* _Directives_:
A. Answer these questions from the worked solution, marking each answer (i), (ii), (iii):
(i) What value does it give for the ratio of q1 to q2?
(ii) What must be true of the forces on particle 3 if the net electrostatic force on it is zero?
(iii) What signs must q1 and q2 have?
B. Rewrite the worked solution from "We can find" up to and including "the opposite signs.", putting "the third particle" in place of "particle 3".
C. Shorten the paragraph of the worked solution that begins "If the net electrostatic force on particle 3" and keep its main facts.

* _Page_:
________

Answer
$\frac{q_1}{q_2} = -25.0$
Work Step by Step
If the net electrostatic force on particle 3 is zero, then the forces on particle 3 due to the other two particles must be equal in magnitude and opposite in direction.
We can find $\frac{\vert q_1 \vert}{\vert q_2 \vert}$:
$\frac{\vert q_1 \vert~Q}{4\pi~\epsilon_0~r_1^2}= \frac{\vert q_2 \vert~Q}{4\pi~\epsilon_0~r_2^2}$
$\frac{\vert q_1 \vert}{r_1^2}= \frac{\vert q_2 \vert}{r_2^2}$
$\frac{\vert q_1 \vert}{\vert q_2 \vert}= \frac{r_1^2}{r_2^2}$
$\frac{\vert q_1 \vert}{\vert q_2 \vert}= \frac{(2.50~a)^2}{(0.500~a)^2}$
$\frac{\vert q_1 \vert}{\vert q_2 \vert}= \frac{6.25}{0.250}$
$\frac{\vert q_1 \vert}{\vert q_2 \vert}= 25.0$
Since the forces on particle 3 due to the other two particles must be opposite in direction, $q_1$ and $q_2$ must have the opposite signs.
Then:
$\frac{q_1}{q_2} = -\frac{\vert q_1 \vert}{\vert q_2 \vert}= -25.0$

________

* _Given information_:

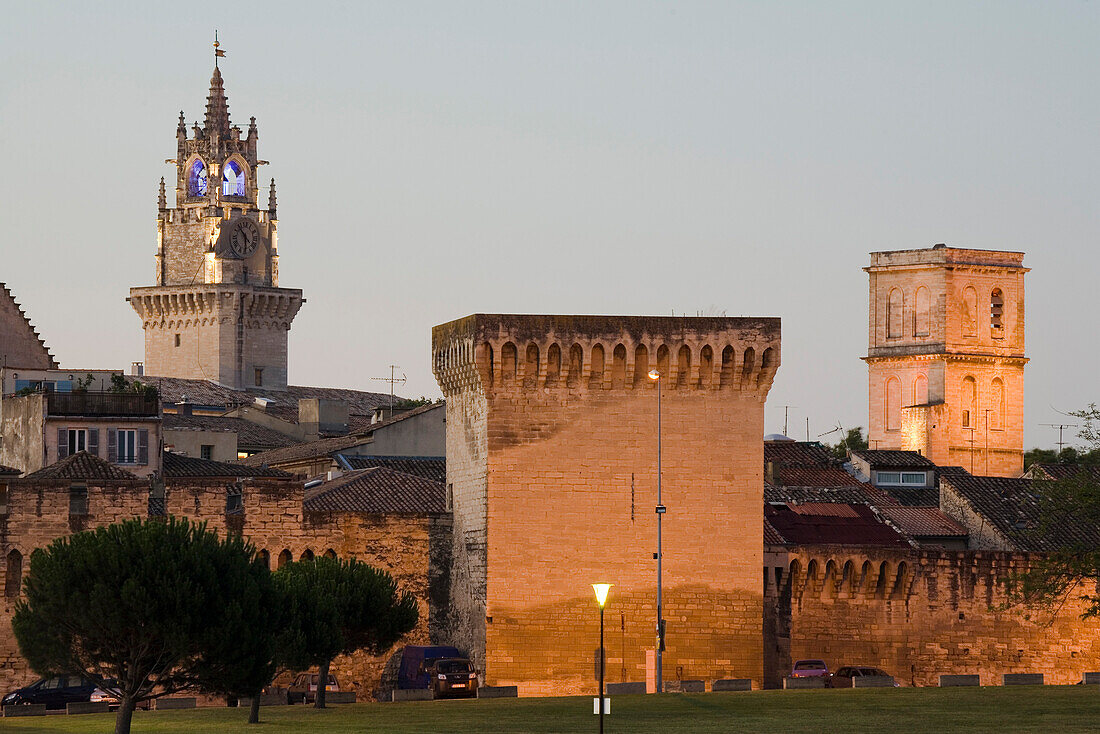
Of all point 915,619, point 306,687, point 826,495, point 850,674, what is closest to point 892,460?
point 826,495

________

* _Task responses_:
A.
(i) −25.0
(ii) The forces on particle 3 due to the other two particles must be equal in magnitude and opposite in direction.
(iii) Opposite signs.

B.
We can find $\frac{\vert q_1 \vert}{\vert q_2 \vert}$:
$\frac{\vert q_1 \vert~Q}{4\pi~\epsilon_0~r_1^2}= \frac{\vert q_2 \vert~Q}{4\pi~\epsilon_0~r_2^2}$
$\frac{\vert q_1 \vert}{r_1^2}= \frac{\vert q_2 \vert}{r_2^2}$
$\frac{\vert q_1 \vert}{\vert q_2 \vert}= \frac{r_1^2}{r_2^2}$
$\frac{\vert q_1 \vert}{\vert q_2 \vert}= \frac{(2.50~a)^2}{(0.500~a)^2}$
$\frac{\vert q_1 \vert}{\vert q_2 \vert}= \frac{6.25}{0.250}$
$\frac{\vert q_1 \vert}{\vert q_2 \vert}= 25.0$
Since the forces on the third particle due to the other two particles must be opposite in direction, $q_1$ and $q_2$ must have the opposite signs.

C. For zero net electrostatic force on particle 3, the forces from the other two particles must be equal in magnitude and opposite in direction.